103. In addition, the C&C benchmark process also detailed the potential need for OAD staff to be developed to the incident level above the one assigned to their current role. For example, a WC would normally be developed to ICL1 but should be developed to ICL2 etc. This would be a reasonable position as it would allow OAD staff to proficiently understand the standards and expectations expected of FDOs who they will be making assessment of, within their administrative role. It was therefore disappointing that this recommendation was not adopted.
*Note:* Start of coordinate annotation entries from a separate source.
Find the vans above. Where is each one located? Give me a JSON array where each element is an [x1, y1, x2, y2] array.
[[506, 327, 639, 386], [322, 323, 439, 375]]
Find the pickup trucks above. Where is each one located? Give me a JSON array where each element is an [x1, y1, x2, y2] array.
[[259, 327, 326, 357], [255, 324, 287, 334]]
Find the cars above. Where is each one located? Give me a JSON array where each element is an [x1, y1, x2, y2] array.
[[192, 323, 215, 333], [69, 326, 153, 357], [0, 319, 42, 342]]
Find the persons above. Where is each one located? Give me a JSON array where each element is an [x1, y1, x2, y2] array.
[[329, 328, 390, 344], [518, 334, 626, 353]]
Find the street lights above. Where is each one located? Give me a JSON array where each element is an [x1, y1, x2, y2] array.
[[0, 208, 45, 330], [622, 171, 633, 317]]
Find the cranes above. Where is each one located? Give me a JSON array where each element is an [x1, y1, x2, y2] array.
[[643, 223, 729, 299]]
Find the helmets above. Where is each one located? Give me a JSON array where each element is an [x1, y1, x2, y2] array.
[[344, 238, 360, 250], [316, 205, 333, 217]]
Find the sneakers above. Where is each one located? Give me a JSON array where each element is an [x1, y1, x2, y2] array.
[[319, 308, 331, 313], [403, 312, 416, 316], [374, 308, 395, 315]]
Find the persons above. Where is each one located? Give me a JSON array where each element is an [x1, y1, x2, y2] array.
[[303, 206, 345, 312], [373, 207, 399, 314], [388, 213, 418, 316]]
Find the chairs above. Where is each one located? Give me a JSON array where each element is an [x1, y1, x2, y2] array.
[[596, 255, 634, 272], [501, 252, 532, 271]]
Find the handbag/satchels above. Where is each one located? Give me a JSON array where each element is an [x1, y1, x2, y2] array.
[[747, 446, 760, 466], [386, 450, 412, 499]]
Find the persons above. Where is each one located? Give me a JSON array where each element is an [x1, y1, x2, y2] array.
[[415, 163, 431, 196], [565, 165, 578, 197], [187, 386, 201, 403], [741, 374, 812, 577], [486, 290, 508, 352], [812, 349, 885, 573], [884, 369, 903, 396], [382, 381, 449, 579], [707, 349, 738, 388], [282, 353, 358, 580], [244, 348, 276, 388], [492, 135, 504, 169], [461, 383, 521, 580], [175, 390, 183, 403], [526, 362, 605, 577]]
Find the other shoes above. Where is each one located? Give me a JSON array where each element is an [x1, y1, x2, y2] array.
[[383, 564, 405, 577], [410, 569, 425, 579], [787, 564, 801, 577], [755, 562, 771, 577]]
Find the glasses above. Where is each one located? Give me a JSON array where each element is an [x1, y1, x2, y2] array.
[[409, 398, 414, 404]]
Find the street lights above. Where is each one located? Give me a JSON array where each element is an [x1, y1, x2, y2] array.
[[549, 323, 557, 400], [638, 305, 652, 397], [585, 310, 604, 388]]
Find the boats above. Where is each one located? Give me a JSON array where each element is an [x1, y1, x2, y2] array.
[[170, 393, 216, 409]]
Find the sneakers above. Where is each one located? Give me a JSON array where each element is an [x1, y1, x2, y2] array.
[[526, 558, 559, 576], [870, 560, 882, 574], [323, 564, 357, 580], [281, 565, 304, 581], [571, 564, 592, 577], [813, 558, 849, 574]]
104. In our WSDA report(27) we recommended that ‘the Service should conduct a review of its leadership and management development processes to provide a national standard and syllabus for delivery at all levels’. We are aware of a Management Development Framework (MDF) currently being proposed and piloted by the Service that includes OA within its extended syllabus. We are also aware that the Training function is reviewing the content of ICL training to potentially include a greater emphasis on OA both of which are welcomed but not currently delivered.

Recommendation 4

We recommend that the Service review its leadership, managerial and command development processes to include generic OA training for all staff and that it further reviews its development of OAD staff or those with a specific OA remit to ensure they have suitable competency-based training for their role.